BEGIN Selected passage

I have a customer who has been using a neglected Exchange 2003 server for at least 10 years. I'm in the middle of a migration to Exchange 2010. Pretty much done, actually. The only thing left on my checklist is Activesync. My mobile device won't connect to the new server's Activesync unless it's on the internal WLAN. I'm suspecting that this is because name on the self-signed SSL cert doesn't match the external Activesync URL. Microsoft's testexchangeconnectivity tool seems to confirm this.
The 2003 server has been using an expired self-signed cert for about six years. Activesync worked; it just gave users a certificate warning during the initial connection, and they were forced to accept the cert. While researching my problem, I've found some sources that hint that Exchange 2007/2010 Activesync simply won't work with the default self-signed cert. Is this true? If so, does anyone know why? I'm just confused about why the server would check it's own SSL cert. I wouldn't expect the server to care about the self-signing or the name mismatch. As long as the clients are accepting the certificate, I figured Activesync would work.

END Selected passage
BEGIN Material supplied

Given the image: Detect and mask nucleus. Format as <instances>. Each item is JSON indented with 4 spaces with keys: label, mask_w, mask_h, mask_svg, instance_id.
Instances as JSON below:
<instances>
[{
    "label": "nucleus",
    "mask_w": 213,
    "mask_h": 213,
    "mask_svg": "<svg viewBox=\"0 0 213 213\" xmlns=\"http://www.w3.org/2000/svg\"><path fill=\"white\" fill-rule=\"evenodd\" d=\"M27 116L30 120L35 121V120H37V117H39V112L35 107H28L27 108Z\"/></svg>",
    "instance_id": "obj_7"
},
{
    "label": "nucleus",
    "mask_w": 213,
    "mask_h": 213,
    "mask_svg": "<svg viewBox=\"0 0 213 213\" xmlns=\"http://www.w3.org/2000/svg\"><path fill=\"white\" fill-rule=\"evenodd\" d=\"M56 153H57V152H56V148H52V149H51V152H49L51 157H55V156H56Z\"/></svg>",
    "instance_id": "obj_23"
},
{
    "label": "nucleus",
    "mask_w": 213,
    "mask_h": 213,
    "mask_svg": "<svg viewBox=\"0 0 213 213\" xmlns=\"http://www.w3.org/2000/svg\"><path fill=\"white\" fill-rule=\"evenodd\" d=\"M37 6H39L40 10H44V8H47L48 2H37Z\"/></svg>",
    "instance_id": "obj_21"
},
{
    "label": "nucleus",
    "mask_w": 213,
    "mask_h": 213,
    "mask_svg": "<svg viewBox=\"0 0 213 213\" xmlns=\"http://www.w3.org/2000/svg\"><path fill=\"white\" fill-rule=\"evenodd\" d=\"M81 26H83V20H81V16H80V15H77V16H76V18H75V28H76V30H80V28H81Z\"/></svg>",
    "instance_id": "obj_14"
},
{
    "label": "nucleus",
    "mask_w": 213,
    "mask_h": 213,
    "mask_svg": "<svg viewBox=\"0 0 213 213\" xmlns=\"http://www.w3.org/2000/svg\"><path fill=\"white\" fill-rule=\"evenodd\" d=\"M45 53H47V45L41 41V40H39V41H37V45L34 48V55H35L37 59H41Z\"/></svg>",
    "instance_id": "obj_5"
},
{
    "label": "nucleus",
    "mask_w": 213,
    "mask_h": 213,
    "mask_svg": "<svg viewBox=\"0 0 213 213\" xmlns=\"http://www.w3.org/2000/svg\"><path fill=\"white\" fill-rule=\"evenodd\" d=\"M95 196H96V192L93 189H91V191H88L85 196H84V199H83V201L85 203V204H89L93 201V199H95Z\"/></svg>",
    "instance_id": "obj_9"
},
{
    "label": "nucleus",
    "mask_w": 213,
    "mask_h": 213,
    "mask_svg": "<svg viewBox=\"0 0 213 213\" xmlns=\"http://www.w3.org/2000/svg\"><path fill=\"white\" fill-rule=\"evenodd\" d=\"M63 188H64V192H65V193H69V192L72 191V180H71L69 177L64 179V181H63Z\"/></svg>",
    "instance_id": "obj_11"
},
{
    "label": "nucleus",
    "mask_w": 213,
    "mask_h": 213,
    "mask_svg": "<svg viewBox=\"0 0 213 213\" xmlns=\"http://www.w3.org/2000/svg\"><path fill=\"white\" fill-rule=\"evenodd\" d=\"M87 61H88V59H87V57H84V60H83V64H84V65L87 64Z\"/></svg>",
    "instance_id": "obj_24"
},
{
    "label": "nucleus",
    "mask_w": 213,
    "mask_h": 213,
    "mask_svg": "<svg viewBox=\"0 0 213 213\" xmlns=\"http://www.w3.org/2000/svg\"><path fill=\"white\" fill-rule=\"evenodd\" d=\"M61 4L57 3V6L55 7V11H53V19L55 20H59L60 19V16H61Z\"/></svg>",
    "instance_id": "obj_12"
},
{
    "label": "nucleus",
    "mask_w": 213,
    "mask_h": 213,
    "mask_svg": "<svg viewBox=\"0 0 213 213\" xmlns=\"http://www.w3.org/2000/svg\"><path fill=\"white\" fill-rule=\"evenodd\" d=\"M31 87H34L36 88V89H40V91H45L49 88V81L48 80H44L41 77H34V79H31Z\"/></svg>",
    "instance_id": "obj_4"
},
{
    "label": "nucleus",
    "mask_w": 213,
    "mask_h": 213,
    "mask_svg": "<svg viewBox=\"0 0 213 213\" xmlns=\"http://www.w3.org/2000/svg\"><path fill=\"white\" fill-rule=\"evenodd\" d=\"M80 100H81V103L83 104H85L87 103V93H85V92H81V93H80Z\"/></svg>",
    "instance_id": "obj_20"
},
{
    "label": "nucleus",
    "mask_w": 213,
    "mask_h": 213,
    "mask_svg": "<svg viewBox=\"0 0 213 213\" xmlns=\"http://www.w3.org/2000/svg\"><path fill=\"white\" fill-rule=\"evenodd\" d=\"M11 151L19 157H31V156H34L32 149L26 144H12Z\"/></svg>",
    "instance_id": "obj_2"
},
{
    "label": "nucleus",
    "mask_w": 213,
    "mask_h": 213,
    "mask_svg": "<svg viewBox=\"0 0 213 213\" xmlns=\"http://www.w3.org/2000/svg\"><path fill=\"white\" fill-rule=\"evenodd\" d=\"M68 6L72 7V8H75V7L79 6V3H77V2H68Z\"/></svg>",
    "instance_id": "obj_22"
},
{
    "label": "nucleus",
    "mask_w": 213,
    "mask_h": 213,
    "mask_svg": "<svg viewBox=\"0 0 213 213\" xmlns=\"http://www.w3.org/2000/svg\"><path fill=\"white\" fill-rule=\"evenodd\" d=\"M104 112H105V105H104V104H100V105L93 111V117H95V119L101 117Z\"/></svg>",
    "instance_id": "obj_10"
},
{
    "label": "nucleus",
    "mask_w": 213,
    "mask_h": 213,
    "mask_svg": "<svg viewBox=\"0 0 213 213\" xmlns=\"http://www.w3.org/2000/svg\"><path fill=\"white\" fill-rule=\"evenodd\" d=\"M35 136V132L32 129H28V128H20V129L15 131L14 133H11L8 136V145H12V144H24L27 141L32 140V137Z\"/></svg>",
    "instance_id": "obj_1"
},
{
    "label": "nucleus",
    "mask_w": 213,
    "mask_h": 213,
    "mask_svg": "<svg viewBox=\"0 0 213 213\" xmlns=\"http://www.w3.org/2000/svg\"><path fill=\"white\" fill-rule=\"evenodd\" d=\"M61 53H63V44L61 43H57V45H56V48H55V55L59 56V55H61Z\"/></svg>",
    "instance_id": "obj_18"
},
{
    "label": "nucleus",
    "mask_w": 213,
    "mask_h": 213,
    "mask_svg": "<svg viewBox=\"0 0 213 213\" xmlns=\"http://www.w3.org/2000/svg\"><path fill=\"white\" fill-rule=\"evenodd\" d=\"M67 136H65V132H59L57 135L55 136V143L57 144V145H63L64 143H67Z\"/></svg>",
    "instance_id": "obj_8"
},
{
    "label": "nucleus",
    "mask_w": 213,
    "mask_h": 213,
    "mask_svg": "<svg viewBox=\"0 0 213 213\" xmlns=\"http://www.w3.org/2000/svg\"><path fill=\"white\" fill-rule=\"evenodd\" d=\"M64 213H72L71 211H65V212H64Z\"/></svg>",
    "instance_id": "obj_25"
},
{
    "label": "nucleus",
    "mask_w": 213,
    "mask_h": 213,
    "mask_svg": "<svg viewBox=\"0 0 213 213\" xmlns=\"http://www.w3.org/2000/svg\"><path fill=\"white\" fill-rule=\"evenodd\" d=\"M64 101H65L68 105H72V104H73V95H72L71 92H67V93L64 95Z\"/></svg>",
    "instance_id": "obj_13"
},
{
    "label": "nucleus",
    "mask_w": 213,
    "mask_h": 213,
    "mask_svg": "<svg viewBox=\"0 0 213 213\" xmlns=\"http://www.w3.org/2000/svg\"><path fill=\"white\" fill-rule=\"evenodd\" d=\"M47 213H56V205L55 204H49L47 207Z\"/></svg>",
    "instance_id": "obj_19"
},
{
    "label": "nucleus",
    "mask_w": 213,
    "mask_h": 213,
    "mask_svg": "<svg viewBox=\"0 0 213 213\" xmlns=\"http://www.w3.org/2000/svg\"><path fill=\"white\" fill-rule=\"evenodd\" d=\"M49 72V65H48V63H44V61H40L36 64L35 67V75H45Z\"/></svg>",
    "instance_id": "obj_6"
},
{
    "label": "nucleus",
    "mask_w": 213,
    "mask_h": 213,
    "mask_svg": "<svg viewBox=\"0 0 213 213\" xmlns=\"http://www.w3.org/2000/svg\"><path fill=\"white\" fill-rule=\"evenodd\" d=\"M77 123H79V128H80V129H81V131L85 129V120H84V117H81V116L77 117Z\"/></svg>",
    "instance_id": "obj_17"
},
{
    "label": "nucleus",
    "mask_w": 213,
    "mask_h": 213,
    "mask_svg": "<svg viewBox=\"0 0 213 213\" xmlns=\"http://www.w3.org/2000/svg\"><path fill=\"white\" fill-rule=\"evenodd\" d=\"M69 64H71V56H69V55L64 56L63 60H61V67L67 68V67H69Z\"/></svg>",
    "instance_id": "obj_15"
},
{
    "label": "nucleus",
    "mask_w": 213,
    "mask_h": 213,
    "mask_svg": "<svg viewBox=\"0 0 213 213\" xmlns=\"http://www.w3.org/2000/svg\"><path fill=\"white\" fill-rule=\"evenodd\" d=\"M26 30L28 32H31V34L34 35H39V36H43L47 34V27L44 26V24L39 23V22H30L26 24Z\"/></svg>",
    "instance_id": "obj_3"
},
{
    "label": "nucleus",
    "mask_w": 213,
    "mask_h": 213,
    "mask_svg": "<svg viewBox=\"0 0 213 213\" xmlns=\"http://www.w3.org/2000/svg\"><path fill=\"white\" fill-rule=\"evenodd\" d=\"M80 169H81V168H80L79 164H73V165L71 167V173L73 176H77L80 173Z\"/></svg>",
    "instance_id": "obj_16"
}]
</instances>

END Material supplied

## Work instruction 1
List every Exchange Server version named in the forum post about the Exchange migration.
## Work instruction 2
Continue the forum post about the Exchange migration from its last sentence.
Nothing in the listing is needed for any task.

## Expected output 1
Exchange 2003, Exchange 2007, Exchange 2010

## Expected output 2
I can probably convince the customer to get a UCC, but the AD domain is a .local one. I won't be able to include the internal hostnames as SANs on the UCC. This will likely cause certificate warnings for users on the LAN, which is something that I'd like to avoid. Unfortunately, I'm too far along in the Exchange migration to move AD to a new domain that can be included as a SAN. (I can revisit that option during the migration to Exchange 2013, but it's too late to do it now.) I suppose that the other option is to set up my own CA and create my cert... but then I'll have to install certs on every mobile device in the company.